Written exercise:
Extract every line below that contains the word "white", copying each one in full.

Stored records:
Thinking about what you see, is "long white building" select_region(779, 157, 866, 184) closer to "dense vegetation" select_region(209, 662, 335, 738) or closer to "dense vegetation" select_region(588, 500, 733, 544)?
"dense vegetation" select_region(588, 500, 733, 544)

...

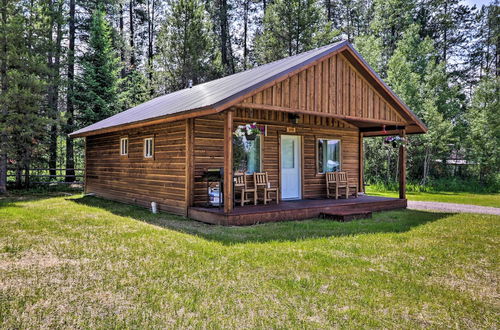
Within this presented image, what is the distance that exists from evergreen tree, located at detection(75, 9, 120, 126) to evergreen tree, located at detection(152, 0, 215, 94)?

---

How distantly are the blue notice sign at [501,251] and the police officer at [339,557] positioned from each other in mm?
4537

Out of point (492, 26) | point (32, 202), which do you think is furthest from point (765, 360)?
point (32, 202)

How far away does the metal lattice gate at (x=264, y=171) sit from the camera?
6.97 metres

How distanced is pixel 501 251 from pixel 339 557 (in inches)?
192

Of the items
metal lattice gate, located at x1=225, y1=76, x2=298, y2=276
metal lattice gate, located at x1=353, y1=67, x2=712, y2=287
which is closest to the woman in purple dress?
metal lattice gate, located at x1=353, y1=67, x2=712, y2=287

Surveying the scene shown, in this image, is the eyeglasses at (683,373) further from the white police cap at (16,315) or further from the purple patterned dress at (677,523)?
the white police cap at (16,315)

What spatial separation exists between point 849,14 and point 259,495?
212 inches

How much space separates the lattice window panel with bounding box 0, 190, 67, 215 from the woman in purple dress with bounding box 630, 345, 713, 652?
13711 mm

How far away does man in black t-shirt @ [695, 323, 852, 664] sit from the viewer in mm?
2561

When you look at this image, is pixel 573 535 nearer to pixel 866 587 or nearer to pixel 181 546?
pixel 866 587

The result:
Thinking about what you see, is "long white building" select_region(779, 157, 866, 184) closer to "dense vegetation" select_region(209, 662, 335, 738) or closer to "dense vegetation" select_region(588, 500, 733, 544)?
Surveying the scene shown, in this image, is the eyeglasses at (683,373) further from the white police cap at (16,315) or further from the purple patterned dress at (677,523)?
the white police cap at (16,315)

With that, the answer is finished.